A Tale of Two Watersheds

By Paul Calvert, Tom Priesendorf and Kenda Flores | March 2, 2007
From Missouri Conservationist: Mar 2007

A watershed is defined as an area of land where all of the water that is below it, or that drains off of it, goes into the same place. Unfortunately, watershed management isn’t quite that straightforward.

No two watersheds are alike, even those with similar shapes, drainage patterns, soils, geology, hydrology and land use. Human factors further complicate things. With 93 percent of Missouri’s land in private ownership, landowner goals in particular are a critical factor in planning resource management.

Let’s look at two watershed projects in Missouri that are melding resource concerns with landowner objectives to create successful projects. Brush Creek in southwest Missouri is already completed and meeting more than 80 percent of its project goals. The Little Bourbeuse River/Brush Creek project in east central Missouri is just getting started.

Brush Creek

Brush Creek is a mostly agricultural watershed that spans four southwest Missouri counties: Polk, Cedar, St. Clair and Hickory. Most of this 54,000-acre area is dedicated to livestock production.

In the summer of 1993, landowners and several agencies met to discuss their common interest in protecting the Brush Creek watershed. The result was the establishment of the Brush Creek EARTH Project. By July 1994, the project was approved and funding was committed to help landowners improve their farms while protecting Brush Creek watershed.

The Brush Creek EARTH Project brought together several partners with a common goal: to work with landowners in a voluntary spirit to improve and protect the land and water resources. The list of agency partners included U.S. Fish and Wildlife Service, Natural Resources Conservation Service, Missouri Department of Natural Resources, four Soil and Water Conservation Districts, University Extension and the Missouri Department of Conservation. Landowners, however, were the key participants.

Landowners who participated in the EARTH project demonstrated that voluntary efforts could achieve significant conservation goals. They stabilized eroding banks, improved forested buffers and installed grass filters along streams. They also improved grazing rotations, overseeded pastures with legumes, fenced creeks and improved watering systems. More than 17,000 acres in the watershed were brought under improved conservation practices.

By protecting these critical areas along streams from excess nutrients and sediment, landowners improved the water quality of Brush Creek. Meanwhile, the cost-share funds and technical expertise that were provided helped them improve productivity on their farms.

○ ○ ○ ○

What this task involves >> Quote the part of the watershed article that begins with the words containing "The Brush Creek EARTH Project brought" and ends with "the key participants.".

Rows contained in a dataset:
○ ○ ○ ○

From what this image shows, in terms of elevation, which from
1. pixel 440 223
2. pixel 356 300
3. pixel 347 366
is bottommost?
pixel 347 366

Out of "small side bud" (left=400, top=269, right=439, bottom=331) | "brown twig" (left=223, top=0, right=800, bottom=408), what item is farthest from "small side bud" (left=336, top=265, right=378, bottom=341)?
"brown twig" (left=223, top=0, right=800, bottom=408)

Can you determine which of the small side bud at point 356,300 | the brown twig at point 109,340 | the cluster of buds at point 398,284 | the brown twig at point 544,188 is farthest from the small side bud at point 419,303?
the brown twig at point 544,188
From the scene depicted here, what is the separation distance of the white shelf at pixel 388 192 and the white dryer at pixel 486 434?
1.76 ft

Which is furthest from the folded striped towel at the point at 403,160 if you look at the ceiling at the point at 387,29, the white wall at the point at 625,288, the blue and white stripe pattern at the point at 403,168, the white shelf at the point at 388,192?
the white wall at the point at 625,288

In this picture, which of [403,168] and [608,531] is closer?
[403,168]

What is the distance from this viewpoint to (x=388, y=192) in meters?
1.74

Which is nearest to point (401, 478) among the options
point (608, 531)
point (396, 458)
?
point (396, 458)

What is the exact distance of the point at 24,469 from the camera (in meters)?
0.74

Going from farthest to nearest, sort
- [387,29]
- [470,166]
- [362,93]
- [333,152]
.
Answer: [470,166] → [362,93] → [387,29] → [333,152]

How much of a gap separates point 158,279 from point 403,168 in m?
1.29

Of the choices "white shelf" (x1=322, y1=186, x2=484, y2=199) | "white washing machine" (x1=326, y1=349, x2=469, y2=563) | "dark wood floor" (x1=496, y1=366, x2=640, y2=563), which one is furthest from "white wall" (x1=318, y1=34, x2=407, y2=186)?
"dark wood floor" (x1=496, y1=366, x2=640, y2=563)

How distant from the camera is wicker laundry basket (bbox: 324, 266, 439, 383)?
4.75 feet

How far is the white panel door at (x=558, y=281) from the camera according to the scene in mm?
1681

○ ○ ○ ○

Task answer >>
The Brush Creek EARTH Project brought together several partners with a common goal: to work with landowners in a voluntary spirit to improve and protect the land and water resources. The list of agency partners included U.S. Fish and Wildlife Service, Natural Resources Conservation Service, Missouri Department of Natural Resources, four Soil and Water Conservation Districts, University Extension and the Missouri Department of Conservation. Landowners, however, were the key participants.